* Fragment *
☆ ☆ ☆ ☆ ☆

Na drie dagen was het huis leeg, alles in de opslag behalve de verzameling marktspullen voor Piet en – uiteraard – de voorraad onmisbare artikelen voor Portugal. Over Piet maakten we ons geen zorgen, ik had gezien dat hij een flinke oude bus bezat, maar ik twijfelde eraan of onze oude Jeep groot genoeg was. Zelfs met de achterbanken neergeklapt wordt het nog geen verhuiswagen. Vrijdag zou de overdracht zijn. Op donderdag zaten we in een lege keuken gezellig maar tevens wat geëmotioneerd aan de koffie (apparaat nog in werking) met onze trouwe hulpen Bianca en Toos en met Arnoud onze glazenwasser die de vensters nog een laatste bewassing gaf.
Ja ja we zullen elkaar gaan missen. Jeetje wat gek, na zoveel jaren. En wat raar, zo’n uitgekleed huis. Ja, we nemen wel van alles mee naar Portugal, ja daar hebben we ook een fijn huis, maar het doet toch pijn. Willemine onderdrukt een traantje. Toos snuit haar neus uitvoerig. Arnoud bekijkt schattend de bagage voor Portugal. Hoe we dat alles gaan meeverhuizen? Nou, met de Jeep. De berg spullen, koffers, tassen, manden, zakken, dozen, schilderdoeken plus een elektrische golfkar doet in de keuken wenkbrauwen fronsen. Arnoud, die zelf een ruime bus bezit, komt met de suggestie een dakkoffer aan te schaffen. Jeweetwel, zo’n doos voor op het dak van de auto. Ook makkelijk als oma mee op reis gaat. Ha, leuk idee. Maar hoe kom ik op deze laatste dag aan zo’n omadoos? Marktplaats? Ah! We hebben de laptop nog paraat, even googelen en ja in het Groene Hart is een bedrijf in dakkoffers. En ja, voorradig. Heeft mijn Jeep ook dakrails? En dwarsbalken? Prima, dan willen ze de doos graag ter plekke voor mij monteren..

☆ ☆ ☆ ☆ ☆

* Aangeleverde regels *

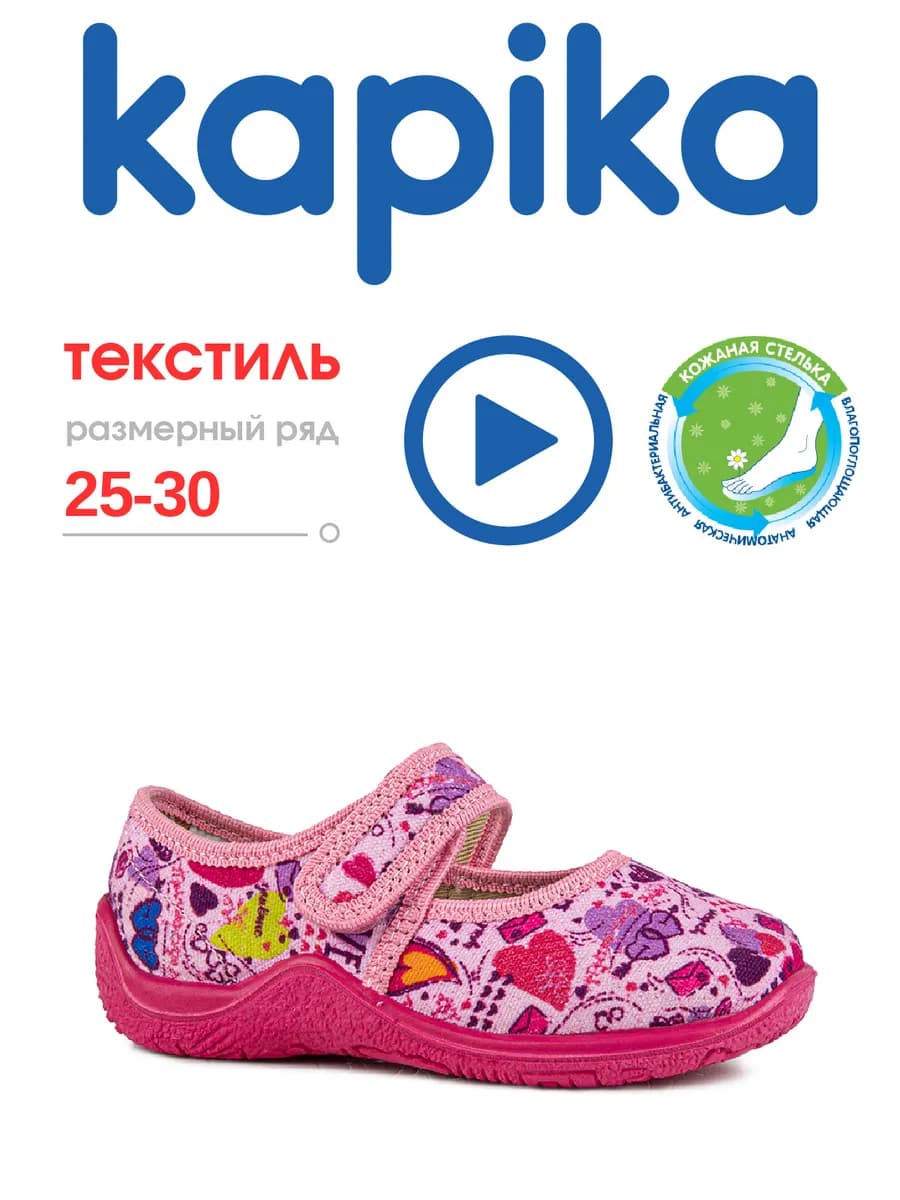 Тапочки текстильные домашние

☆ ☆ ☆ ☆ ☆

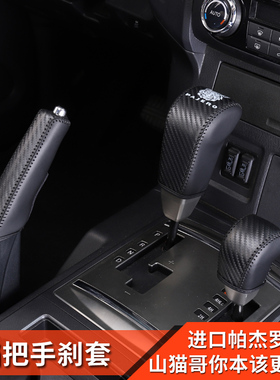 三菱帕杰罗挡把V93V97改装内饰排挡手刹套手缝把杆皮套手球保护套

☆ ☆ ☆ ☆ ☆

* Opdracht *
Typ uit het fragment over de verhuizing naar Portugal letterlijk het stuk over van "Na drie dagen" tot en met "laatste bewassing gaf.".

* Antwoord *
Na drie dagen was het huis leeg, alles in de opslag behalve de verzameling marktspullen voor Piet en – uiteraard – de voorraad onmisbare artikelen voor Portugal. Over Piet maakten we ons geen zorgen, ik had gezien dat hij een flinke oude bus bezat, maar ik twijfelde eraan of onze oude Jeep groot genoeg was. Zelfs met de achterbanken neergeklapt wordt het nog geen verhuiswagen. Vrijdag zou de overdracht zijn. Op donderdag zaten we in een lege keuken gezellig maar tevens wat geëmotioneerd aan de koffie (apparaat nog in werking) met onze trouwe hulpen Bianca en Toos en met Arnoud onze glazenwasser die de vensters nog een laatste bewassing gaf.